▸ Task to complete: Reproduce the records exactly.
____ Supplied records
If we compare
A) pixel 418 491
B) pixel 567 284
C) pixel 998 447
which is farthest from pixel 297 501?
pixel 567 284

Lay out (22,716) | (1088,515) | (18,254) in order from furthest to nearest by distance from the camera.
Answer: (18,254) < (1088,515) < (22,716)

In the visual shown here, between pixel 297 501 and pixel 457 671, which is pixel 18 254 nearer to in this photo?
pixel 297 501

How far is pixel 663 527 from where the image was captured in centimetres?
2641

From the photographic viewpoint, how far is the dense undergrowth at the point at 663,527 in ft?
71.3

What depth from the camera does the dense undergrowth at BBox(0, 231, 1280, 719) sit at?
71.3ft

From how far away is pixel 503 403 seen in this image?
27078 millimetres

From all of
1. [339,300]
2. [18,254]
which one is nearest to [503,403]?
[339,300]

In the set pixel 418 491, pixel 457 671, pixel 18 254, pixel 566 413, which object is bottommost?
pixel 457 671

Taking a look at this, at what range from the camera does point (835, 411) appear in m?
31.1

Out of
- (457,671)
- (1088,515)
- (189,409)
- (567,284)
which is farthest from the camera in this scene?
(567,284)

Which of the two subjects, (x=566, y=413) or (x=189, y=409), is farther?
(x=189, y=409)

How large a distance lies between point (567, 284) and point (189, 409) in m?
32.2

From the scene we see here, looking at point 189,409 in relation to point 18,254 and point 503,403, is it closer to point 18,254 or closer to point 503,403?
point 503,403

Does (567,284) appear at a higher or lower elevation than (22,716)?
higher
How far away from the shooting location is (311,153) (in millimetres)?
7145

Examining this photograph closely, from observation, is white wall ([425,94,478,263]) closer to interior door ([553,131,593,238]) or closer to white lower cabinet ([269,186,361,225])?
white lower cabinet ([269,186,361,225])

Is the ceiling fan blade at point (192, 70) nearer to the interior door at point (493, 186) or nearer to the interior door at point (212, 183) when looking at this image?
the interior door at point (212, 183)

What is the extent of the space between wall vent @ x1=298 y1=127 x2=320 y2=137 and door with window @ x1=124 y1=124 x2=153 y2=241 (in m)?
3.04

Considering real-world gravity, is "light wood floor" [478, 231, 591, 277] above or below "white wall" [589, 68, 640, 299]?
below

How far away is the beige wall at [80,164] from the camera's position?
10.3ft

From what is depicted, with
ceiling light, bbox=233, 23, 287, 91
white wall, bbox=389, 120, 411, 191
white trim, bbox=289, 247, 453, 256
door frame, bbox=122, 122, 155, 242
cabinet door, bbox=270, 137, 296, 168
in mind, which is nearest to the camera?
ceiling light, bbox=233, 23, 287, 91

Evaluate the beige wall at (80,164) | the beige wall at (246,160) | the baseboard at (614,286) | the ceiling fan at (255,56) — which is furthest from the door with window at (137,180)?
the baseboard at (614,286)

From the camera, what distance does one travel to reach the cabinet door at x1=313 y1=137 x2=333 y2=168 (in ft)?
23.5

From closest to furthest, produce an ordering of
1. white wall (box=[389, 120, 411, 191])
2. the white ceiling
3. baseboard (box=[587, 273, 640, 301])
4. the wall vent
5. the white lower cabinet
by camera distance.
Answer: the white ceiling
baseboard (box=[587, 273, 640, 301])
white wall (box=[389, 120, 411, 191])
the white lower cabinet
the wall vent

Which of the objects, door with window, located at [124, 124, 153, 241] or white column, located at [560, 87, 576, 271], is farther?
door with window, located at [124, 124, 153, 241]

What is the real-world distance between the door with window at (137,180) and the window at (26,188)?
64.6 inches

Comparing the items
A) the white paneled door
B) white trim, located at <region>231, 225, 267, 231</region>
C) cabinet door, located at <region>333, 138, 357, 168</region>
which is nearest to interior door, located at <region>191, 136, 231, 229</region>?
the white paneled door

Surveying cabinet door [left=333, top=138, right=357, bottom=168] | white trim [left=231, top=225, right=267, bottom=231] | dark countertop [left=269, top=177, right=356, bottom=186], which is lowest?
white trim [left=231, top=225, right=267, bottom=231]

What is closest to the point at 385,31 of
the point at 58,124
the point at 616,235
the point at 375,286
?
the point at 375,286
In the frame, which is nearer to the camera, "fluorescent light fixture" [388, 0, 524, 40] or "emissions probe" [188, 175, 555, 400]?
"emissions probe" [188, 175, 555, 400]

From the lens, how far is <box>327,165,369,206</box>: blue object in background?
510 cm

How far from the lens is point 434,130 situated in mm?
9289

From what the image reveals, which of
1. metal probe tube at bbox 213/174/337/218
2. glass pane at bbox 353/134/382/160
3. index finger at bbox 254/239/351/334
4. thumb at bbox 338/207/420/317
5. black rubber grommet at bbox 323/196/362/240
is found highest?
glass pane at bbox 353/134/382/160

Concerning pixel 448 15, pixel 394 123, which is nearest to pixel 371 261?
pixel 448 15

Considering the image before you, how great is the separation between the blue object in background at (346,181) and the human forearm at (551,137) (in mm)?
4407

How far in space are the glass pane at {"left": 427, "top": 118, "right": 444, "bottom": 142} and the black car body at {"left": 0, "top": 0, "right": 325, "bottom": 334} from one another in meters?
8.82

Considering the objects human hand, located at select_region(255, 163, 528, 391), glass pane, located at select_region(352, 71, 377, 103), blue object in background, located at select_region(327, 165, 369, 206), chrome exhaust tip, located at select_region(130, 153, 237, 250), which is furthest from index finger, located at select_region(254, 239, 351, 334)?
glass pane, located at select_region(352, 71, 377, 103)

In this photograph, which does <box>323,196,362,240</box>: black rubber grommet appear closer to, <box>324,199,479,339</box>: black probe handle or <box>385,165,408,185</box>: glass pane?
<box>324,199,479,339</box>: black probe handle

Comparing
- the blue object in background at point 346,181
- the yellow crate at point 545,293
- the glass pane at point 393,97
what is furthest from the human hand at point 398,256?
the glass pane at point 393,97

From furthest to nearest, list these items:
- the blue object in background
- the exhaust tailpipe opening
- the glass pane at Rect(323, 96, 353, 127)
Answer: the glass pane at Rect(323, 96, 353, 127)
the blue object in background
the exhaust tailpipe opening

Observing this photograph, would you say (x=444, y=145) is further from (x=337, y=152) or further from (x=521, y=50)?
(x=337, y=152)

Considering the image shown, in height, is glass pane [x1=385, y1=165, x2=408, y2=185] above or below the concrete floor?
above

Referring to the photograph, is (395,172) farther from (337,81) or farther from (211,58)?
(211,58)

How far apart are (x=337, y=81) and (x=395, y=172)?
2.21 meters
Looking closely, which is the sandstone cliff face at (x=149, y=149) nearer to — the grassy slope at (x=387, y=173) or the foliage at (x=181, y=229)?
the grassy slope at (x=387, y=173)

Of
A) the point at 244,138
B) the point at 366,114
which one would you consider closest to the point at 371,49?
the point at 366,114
________
▸ Task result:
If we compare
A) pixel 418 491
B) pixel 567 284
C) pixel 998 447
which is farthest from pixel 297 501?
pixel 567 284

Lay out (22,716) | (1088,515) | (18,254) in order from furthest to nearest by distance from the camera.
Answer: (18,254) < (1088,515) < (22,716)

In the visual shown here, between pixel 297 501 and pixel 457 671, which is pixel 18 254 nearer to in this photo?
pixel 297 501

How far is pixel 663 527 from where the image was captured in centimetres?
2641

From the photographic viewpoint, how far is the dense undergrowth at the point at 663,527 in ft?
71.3

What depth from the camera does the dense undergrowth at BBox(0, 231, 1280, 719) sit at?
71.3ft

From how far away is pixel 503 403 seen in this image?
27078 millimetres

From all of
1. [339,300]
2. [18,254]
which one is nearest to [503,403]?
[339,300]

In the set pixel 418 491, pixel 457 671, pixel 18 254, pixel 566 413, which object is bottommost?
pixel 457 671

Taking a look at this, at what range from the camera does point (835, 411) appear in m?
31.1

Out of
- (457,671)
- (1088,515)
- (189,409)
- (567,284)
which is farthest from the camera in this scene?
(567,284)

Which of the two subjects, (x=566, y=413) or (x=189, y=409), is farther?
(x=189, y=409)

How large a distance lies between point (567, 284) and point (189, 409) in m?
32.2

From the scene we see here, looking at point 189,409 in relation to point 18,254 and point 503,403, is it closer to point 18,254 or closer to point 503,403?
point 503,403

Does (567,284) appear at a higher or lower elevation than (22,716)?
higher
How far away from the shooting location is (311,153) (in millimetres)?
7145

Examining this photograph closely, from observation, is white wall ([425,94,478,263]) closer to interior door ([553,131,593,238]) or closer to white lower cabinet ([269,186,361,225])?
white lower cabinet ([269,186,361,225])

Is the ceiling fan blade at point (192, 70) nearer to the interior door at point (493, 186) or nearer to the interior door at point (212, 183) when looking at this image?
the interior door at point (212, 183)

What is the extent of the space between wall vent @ x1=298 y1=127 x2=320 y2=137 and door with window @ x1=124 y1=124 x2=153 y2=241 (in m)?
3.04

Considering real-world gravity, is "light wood floor" [478, 231, 591, 277] above or below "white wall" [589, 68, 640, 299]?
below

How far away is the beige wall at [80,164] from the camera's position?
10.3ft

From what is depicted, with
ceiling light, bbox=233, 23, 287, 91
white wall, bbox=389, 120, 411, 191
white trim, bbox=289, 247, 453, 256
door frame, bbox=122, 122, 155, 242
cabinet door, bbox=270, 137, 296, 168
in mind, which is nearest to the camera?
ceiling light, bbox=233, 23, 287, 91

Evaluate the beige wall at (80,164) | the beige wall at (246,160) | the baseboard at (614,286) | the ceiling fan at (255,56) — which is furthest from the door with window at (137,180)?
the baseboard at (614,286)

From the camera, what distance does one travel to reach the cabinet door at x1=313 y1=137 x2=333 y2=168 (in ft)?
23.5

From closest to furthest, produce an ordering of
1. white wall (box=[389, 120, 411, 191])
2. the white ceiling
3. baseboard (box=[587, 273, 640, 301])
4. the wall vent
5. the white lower cabinet
by camera distance.
Answer: the white ceiling
baseboard (box=[587, 273, 640, 301])
white wall (box=[389, 120, 411, 191])
the white lower cabinet
the wall vent

Which of the objects, door with window, located at [124, 124, 153, 241] or white column, located at [560, 87, 576, 271], is farther?
door with window, located at [124, 124, 153, 241]

What is the real-world distance between the door with window at (137,180) and the window at (26,188)?
64.6 inches

Comparing the items
A) the white paneled door
B) white trim, located at <region>231, 225, 267, 231</region>
C) cabinet door, located at <region>333, 138, 357, 168</region>
which is nearest to interior door, located at <region>191, 136, 231, 229</region>?
the white paneled door

Surveying cabinet door [left=333, top=138, right=357, bottom=168] | white trim [left=231, top=225, right=267, bottom=231] | dark countertop [left=269, top=177, right=356, bottom=186], which is lowest?
white trim [left=231, top=225, right=267, bottom=231]

What is closest to the point at 385,31 of
the point at 58,124
the point at 616,235
the point at 375,286
?
the point at 375,286
In the frame, which is nearer to the camera, "fluorescent light fixture" [388, 0, 524, 40] or "emissions probe" [188, 175, 555, 400]?
"emissions probe" [188, 175, 555, 400]

From the lens, how far is <box>327,165,369,206</box>: blue object in background?
510 cm

How far from the lens is point 434,130 situated in mm?
9289

From what the image reveals, which of
1. metal probe tube at bbox 213/174/337/218
2. glass pane at bbox 353/134/382/160
3. index finger at bbox 254/239/351/334
4. thumb at bbox 338/207/420/317
5. black rubber grommet at bbox 323/196/362/240
is found highest?
glass pane at bbox 353/134/382/160

Concerning pixel 448 15, pixel 394 123, which is nearest to pixel 371 261?
pixel 448 15

Considering the image before you, how great is the separation between the blue object in background at (346,181) and the human forearm at (551,137) (in mm)?
4407

How far in space are the glass pane at {"left": 427, "top": 118, "right": 444, "bottom": 142} and the black car body at {"left": 0, "top": 0, "right": 325, "bottom": 334} from one another in meters?
8.82

Considering the objects human hand, located at select_region(255, 163, 528, 391), glass pane, located at select_region(352, 71, 377, 103), blue object in background, located at select_region(327, 165, 369, 206), chrome exhaust tip, located at select_region(130, 153, 237, 250), which is furthest from index finger, located at select_region(254, 239, 351, 334)?
glass pane, located at select_region(352, 71, 377, 103)

In this photograph, which does <box>323,196,362,240</box>: black rubber grommet appear closer to, <box>324,199,479,339</box>: black probe handle or <box>385,165,408,185</box>: glass pane?
<box>324,199,479,339</box>: black probe handle

Comparing
- the blue object in background at point 346,181
- the yellow crate at point 545,293
- the glass pane at point 393,97
what is furthest from the human hand at point 398,256?
the glass pane at point 393,97

From furthest to nearest, list these items:
- the blue object in background
- the exhaust tailpipe opening
- the glass pane at Rect(323, 96, 353, 127)
Answer: the glass pane at Rect(323, 96, 353, 127)
the blue object in background
the exhaust tailpipe opening

Observing this photograph, would you say (x=444, y=145) is further from (x=337, y=152) or further from (x=521, y=50)?
(x=337, y=152)

Considering the image shown, in height, is glass pane [x1=385, y1=165, x2=408, y2=185] above or below the concrete floor?
above

Referring to the photograph, is (395,172) farther from (337,81) or farther from (211,58)?
(211,58)

How far apart are (x=337, y=81) and (x=395, y=172)?
2.21 meters
Looking closely, which is the sandstone cliff face at (x=149, y=149) nearer to — the grassy slope at (x=387, y=173) or the foliage at (x=181, y=229)?
the grassy slope at (x=387, y=173)

Of
A) the point at 244,138
B) the point at 366,114
which one would you consider closest to the point at 371,49?
the point at 366,114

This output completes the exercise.